Quick notes on a book about disability and fighting it in India

Author : Disha
Publisher : Srishti Distributors and Publishers

Rating : 3 / 5

Because Life is a Gift is a collection of real-life success stories of fifteen disabled or differently- abled people as author like to say it. The book is a tribute to their passion, courage and zest for life. Their lives are inspiring to living life to the fullest and making the best use of your limited abilities which life has straddled with you at times.

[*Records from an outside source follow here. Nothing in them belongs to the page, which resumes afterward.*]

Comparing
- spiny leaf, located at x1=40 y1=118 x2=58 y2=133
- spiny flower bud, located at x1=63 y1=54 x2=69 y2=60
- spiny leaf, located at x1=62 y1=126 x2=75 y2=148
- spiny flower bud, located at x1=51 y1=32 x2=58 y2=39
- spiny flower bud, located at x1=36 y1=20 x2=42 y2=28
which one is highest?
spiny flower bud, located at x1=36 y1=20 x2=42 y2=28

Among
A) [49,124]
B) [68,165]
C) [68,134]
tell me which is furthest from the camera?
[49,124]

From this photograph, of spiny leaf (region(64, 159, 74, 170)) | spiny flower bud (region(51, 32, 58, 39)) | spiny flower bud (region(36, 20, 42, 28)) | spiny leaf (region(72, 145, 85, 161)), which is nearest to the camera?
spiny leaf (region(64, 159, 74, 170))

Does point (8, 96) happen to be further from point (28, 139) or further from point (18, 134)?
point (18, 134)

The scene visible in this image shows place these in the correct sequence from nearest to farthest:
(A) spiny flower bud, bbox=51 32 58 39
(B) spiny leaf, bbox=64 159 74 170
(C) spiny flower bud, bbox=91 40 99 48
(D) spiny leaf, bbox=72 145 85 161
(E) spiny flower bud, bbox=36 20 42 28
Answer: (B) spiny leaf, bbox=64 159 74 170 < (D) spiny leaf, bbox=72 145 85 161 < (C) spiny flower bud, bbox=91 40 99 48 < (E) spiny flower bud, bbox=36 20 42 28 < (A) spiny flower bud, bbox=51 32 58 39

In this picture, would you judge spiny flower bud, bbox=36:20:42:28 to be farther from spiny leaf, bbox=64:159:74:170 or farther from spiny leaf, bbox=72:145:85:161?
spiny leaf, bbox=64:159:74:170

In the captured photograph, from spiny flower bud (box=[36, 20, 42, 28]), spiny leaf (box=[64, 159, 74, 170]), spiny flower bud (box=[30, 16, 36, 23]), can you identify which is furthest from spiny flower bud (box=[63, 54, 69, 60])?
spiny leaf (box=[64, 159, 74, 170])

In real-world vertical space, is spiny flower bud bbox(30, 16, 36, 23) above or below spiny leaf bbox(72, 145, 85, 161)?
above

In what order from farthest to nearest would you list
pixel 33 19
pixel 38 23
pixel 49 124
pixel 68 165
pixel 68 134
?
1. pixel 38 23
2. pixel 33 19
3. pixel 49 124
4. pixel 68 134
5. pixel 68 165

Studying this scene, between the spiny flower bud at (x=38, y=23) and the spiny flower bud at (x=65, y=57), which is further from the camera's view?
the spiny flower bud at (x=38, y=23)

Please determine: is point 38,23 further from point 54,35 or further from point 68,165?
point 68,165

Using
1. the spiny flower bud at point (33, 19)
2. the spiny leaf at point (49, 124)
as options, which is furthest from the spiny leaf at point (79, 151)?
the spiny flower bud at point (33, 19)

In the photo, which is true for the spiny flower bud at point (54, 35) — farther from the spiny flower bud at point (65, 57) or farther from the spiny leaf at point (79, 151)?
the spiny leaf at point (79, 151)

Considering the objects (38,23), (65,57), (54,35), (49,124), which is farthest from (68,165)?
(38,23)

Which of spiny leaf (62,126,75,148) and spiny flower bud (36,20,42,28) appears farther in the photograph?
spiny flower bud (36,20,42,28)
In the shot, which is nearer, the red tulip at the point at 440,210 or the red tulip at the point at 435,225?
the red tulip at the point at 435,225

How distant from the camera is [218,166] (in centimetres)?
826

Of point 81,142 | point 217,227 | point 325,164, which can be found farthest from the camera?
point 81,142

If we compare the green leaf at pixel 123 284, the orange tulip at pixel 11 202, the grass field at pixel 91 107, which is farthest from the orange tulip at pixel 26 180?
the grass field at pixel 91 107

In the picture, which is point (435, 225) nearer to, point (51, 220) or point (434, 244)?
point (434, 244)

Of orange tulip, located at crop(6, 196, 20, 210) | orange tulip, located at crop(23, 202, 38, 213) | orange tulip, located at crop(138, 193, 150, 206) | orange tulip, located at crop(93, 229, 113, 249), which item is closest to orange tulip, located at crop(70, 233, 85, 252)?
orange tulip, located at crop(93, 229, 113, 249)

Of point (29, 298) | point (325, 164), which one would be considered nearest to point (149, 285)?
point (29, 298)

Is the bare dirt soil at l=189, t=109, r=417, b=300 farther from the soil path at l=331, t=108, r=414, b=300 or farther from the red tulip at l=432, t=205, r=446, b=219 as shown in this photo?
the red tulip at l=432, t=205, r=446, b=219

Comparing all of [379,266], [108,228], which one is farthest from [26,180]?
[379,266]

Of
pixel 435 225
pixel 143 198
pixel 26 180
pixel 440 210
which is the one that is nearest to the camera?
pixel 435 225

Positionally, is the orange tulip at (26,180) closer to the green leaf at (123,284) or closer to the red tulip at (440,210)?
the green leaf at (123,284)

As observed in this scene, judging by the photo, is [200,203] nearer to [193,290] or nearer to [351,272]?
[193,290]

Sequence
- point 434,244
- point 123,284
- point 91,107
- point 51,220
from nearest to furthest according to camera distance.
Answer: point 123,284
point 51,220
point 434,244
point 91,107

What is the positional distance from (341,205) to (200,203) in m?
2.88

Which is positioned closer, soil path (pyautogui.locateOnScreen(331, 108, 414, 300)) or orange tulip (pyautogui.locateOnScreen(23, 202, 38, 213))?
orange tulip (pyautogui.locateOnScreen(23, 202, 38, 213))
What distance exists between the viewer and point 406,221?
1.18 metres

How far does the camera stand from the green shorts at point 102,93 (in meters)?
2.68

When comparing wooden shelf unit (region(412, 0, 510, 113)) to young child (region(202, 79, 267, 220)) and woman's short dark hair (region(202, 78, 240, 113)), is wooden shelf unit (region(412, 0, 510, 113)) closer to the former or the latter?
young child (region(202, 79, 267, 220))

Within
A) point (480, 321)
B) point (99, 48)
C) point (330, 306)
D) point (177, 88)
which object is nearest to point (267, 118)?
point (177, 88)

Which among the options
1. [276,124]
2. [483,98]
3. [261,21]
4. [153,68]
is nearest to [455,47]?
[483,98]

Author raises pertinent questions in the book - In a county where 2.1% of our population is disabled, why is it that almost all major public places are still not accessible? Why is it that we still do not see them sitting next to us, in our offices, working hand-in-hand as our colleagues? Why such people made to curse their destinies and pitied upon? Biases like these have plagued the lives of millions of disabled people in the world. People have looked down upon them. Governments have failed to provide them infrastructural support. Societies have written them off. What else we can do for them. Well, for starters tell their stories to the world!

Most of the stories are awe inspiring - Hridayeshwar Singh Bhati, 12 and suffering from debilitating muscular dystrophy is India's youngest patent holder and the youngest disabled patent holder in the world. Divya Arora, lady behind Hrithik Roshan's inspiring performance in Sanjay Leela Bhansali's Guzaarish herself suffers from cerebral Plasy. Sukhsohit Singh, suffering from thalassemia (a genetic blood disorder) who was finally able to crack the Civil services examination despite being constantly rejected by the interview panel. George Abraham, who despite having vision problems was instrumental in creating awareness about blind cricket in India.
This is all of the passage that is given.